September 28, 2011

Eight Is the Loneliest Number

Every once in a while, a statistic just comes out of nowhere and knocks me down.  The share of GED recipients who actually complete college once they've started (now, there's a conversation for another day).  The Red Sox' abysmal September record (now, there's a conversation for ... oh wait, there might not be another day).

Yesterday's stunner?  A number (from the 90s) showing that only 8 percent of public investment in education is spent on children birth-to-5.   

Everything we know says that kids cognitive, emotional, linguistic development has a huge, lifelong impact.  Why don't we fund 0-5 better?

Now, I understand: the public K-12 system is a 500-billion-dollar gorilla taking up much, much more than 8 percent.  A lot of birth-to-five life happens at home.  The private-public balance for daycare is more on the private end than in K-12.  The "Head Start didn't work" perception is out there--even if it's not entirely true.  But it's still shocking how little our society invests in arguably the most important five years of life.


For society at large, I think it comes to down to this: perception of crisis.  Major foundations like Gates, Broad, and Walton zealously fund all stripes of K-12 school reform.  These initiatives are problematic in many ways, but I think they've caught fire among donors because of the obvious crisis of American high schools.  Open the paper and you read about this-or-that failing school.  Turn on the news and you get a steady diet of "kids these days'" troubles with drugs and gangs.  Employers are finding that young adults can't do the job.  Colleges are finding freshman can't do the classwork.

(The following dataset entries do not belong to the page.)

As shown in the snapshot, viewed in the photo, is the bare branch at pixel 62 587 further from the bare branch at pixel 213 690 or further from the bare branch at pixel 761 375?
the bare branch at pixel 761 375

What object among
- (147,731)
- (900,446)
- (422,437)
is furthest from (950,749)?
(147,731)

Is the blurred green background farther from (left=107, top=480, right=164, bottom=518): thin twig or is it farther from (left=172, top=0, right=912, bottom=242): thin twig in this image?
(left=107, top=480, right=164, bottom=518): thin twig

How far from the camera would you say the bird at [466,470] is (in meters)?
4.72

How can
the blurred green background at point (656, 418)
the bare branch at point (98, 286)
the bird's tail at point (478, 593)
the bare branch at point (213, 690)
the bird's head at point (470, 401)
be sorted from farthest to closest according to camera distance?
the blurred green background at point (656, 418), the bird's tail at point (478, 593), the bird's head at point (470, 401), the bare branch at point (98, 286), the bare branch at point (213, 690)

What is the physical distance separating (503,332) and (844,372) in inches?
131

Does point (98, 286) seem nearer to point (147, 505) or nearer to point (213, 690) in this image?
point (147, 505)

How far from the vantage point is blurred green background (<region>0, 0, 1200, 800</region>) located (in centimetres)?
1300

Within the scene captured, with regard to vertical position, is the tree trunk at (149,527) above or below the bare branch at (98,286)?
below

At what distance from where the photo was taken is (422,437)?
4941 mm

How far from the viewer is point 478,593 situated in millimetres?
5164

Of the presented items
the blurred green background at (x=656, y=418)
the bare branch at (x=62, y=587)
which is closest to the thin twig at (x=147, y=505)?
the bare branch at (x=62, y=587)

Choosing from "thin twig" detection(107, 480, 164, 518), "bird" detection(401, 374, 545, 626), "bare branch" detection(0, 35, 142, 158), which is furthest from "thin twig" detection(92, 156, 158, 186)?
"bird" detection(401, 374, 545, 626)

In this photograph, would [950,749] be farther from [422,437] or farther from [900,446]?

But there's very much a 0-5 "crisis," as well.  Toddlers with health problems, kids who haven't seen letters or heard enough talking at home, and on and on.  But this crisis is much more silent.  It has to do with complicated genetic-environment interactions beyond the grasp or interest of policymakers.  Further, three-year-olds who are falling behind aren't marauding the streets in gangs ... they're just not getting right kind of attention or discipline from Mom or Dad.  And even if kindergarten teachers can already see the negative outcomes, these outcomes aren't blaring over the news or failing in droves out of Stats 101 at Your Local State College.

So we don't intuitively grasp early-childhood issues the way we do with older kids.  Even if we did, where would the political will be to act?  Kids don't vote.  Parents of poor, at-risk kids don't either.

Just yesterday, I heard a former advocacy worker say: You have to kiss serious politico butt to get lawmakers to give money to early childhood.  I don't want to be mired in pessimism, but how do we change this?